Banks will not fund McInerney into the future

Updated: 22:15, Friday, 10 September 2010

A syndicate of three banks owed €114.5m by McInerney Homes has told the High Court it will not fund the company into the future.

1 of 1 McInerney Homes  Banks 'strongly opposing' the appointment of an examiner
McInerney Homes
Banks 'strongly opposing' the appointment of an examiner

Lawyers opposing a petition for the appointment of an examiner for Bank of Ireland, KBC and Anglo Irish Bank have said that the rescue plan for the company will not succeed and will not have its support.

Barrister Rossa Fanning said the matter should end there as an independent assessment said the support of the banks was crucial.

He said an examinership process would give the company court protection from creditors and would be the worst of both worlds for the banks.

Mr Fanning said the company's debt would be slashed and they would be tied involuntarily to the fortunes of a group of companies.

He argued that to do so on a non consensual basis was legally impossible.

Mr Fanning said the rights of a secured creditor should 'not be sacrificed on the altar of the preservation of an enterprise that is grossly insolvent.'

He maintained that the company's projections for the future were 'clearly flawed and entirely speculative.'

Lawyers for McInerney Homes have told the High Court that the implications of a possible collapse of the company go much further than its 100 employees.

The court has been urged to confirm the appointment of an examiner after hearing that the home building firm has a reasonable prospect of survival.

Senior Counsel John Hennessey said the management of the company was shocked and surprised when the banks decided to withdraw funding and cancel its overdraft last month.

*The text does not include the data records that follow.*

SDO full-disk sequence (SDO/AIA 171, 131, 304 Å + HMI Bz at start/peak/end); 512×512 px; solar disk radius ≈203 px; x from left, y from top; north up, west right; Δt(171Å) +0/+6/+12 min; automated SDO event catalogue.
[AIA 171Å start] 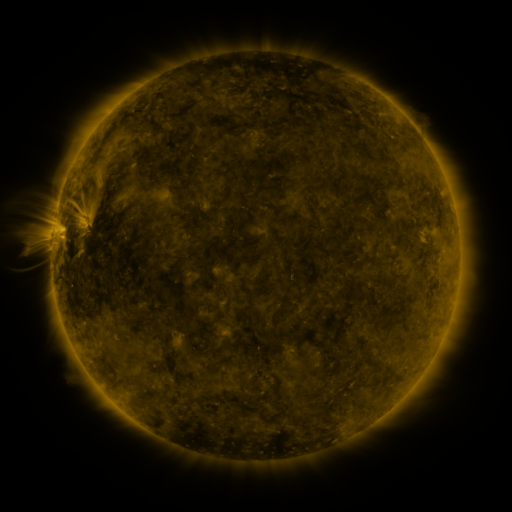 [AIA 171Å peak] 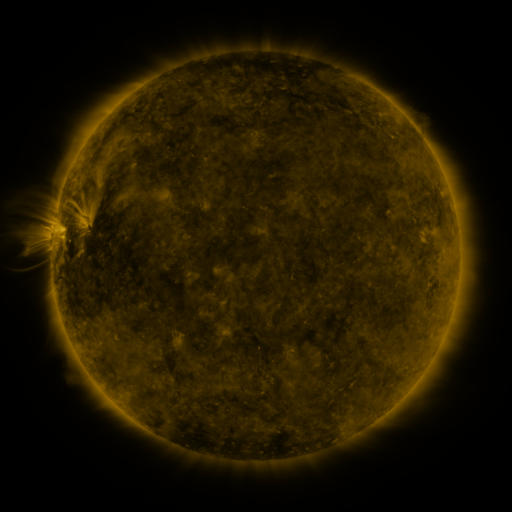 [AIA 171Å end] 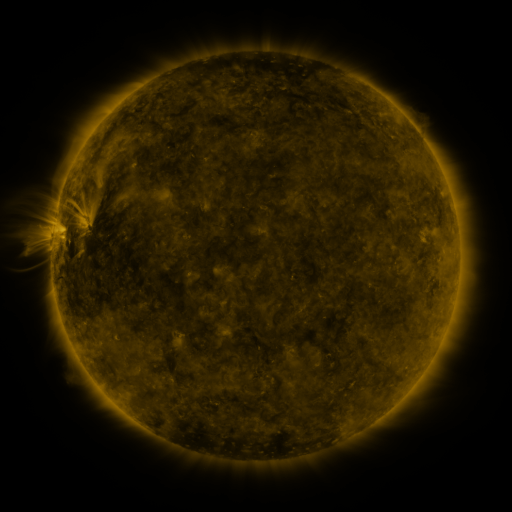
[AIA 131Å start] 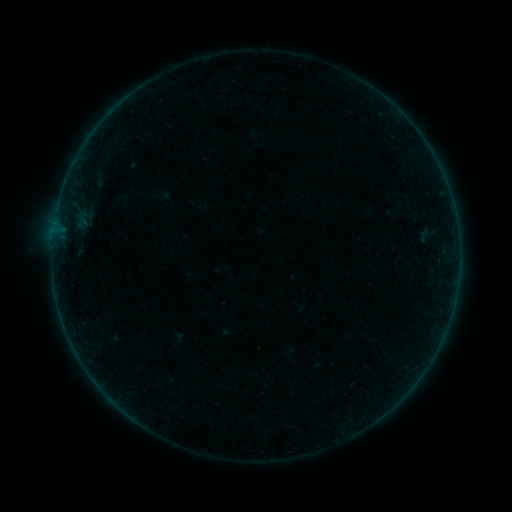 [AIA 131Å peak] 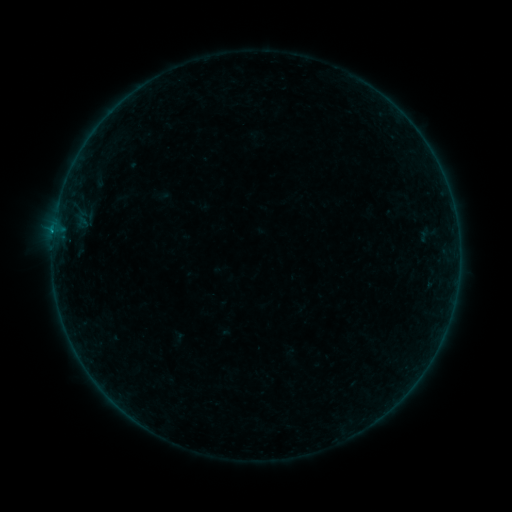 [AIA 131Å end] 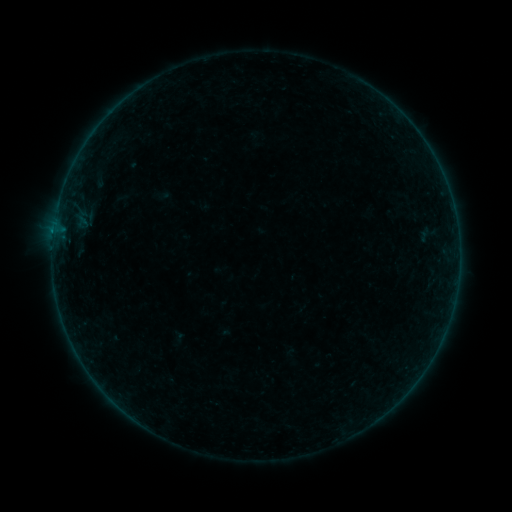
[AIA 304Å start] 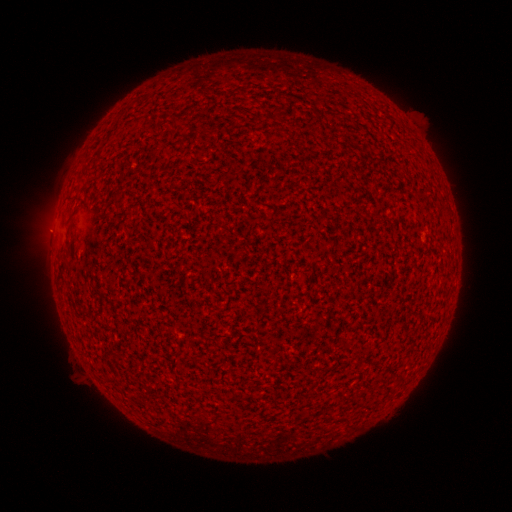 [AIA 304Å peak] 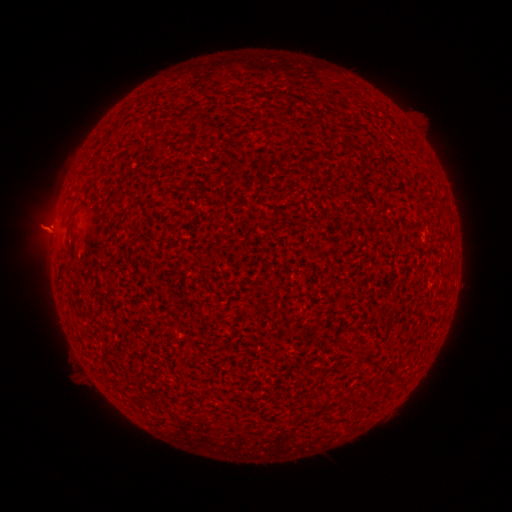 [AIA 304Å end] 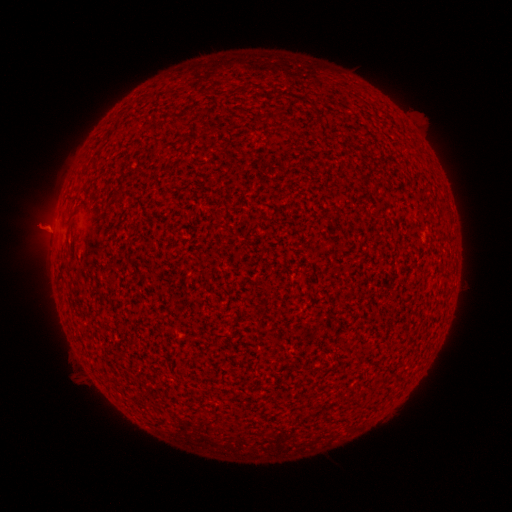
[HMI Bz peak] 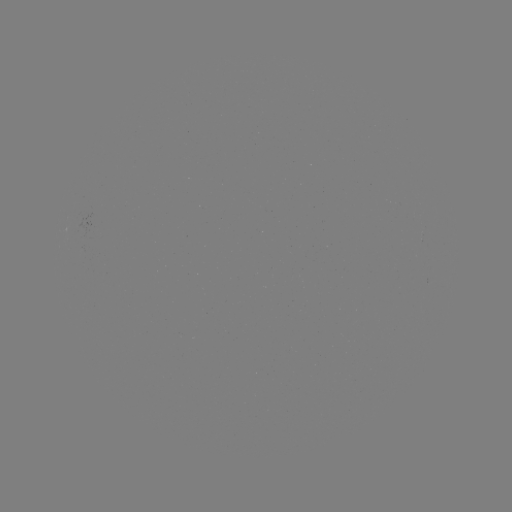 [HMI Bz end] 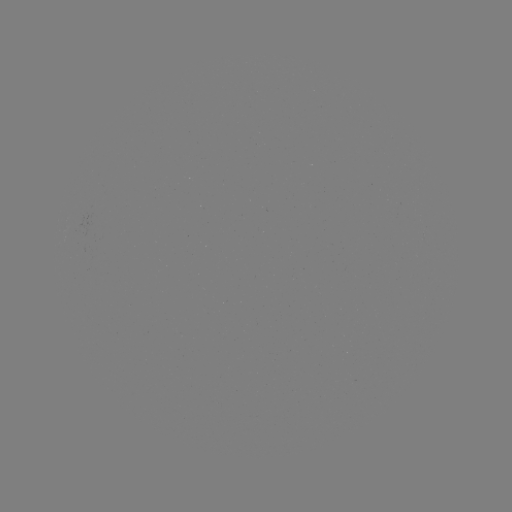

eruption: [27, 209, 77, 261]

He said the decision was made 'literally overnight' and may have been influenced by NAMA.

The company's loans have not yet been transferred to NAMA but could be in the coming months, he said.

Mr Hennessy told Mr Justice Frank Clarke that the 100-year-old company was 'an ideal candidate' for examinership.

He said there was a business plan in place with independent approval, and an investor willing to invest. He said it was a business waiting to take off again.

Mr Hennessy said that there was no sense that it had been mismanaged, it had not engaged in speculative development, had operated a conservative business model and re-invested profits over the years. However, the driver of the group's difficulty was the property crash.

The business plan presented to the court predicts zero growth in house prices for the first two years followed by 2%, 3% and 5% in the following three years.

The opposing banks have said that the rescue plan for the company will not succeed and will not have its support.

However, Mr Hennessy said it was difficult to see the commercial reasoning behind the banks' position.

He said the banks were proposing to recoup their money through receivership but would not come out with any more than they would under the company's rescue plan.

'The question now for the court is do you get rid of a 100-year-old business, destroy jobs and a business serving the community because the banks would prefer to get their money through receivership', he said.

The case before Mr Justice Frank Clarke will give his judgment on Monday.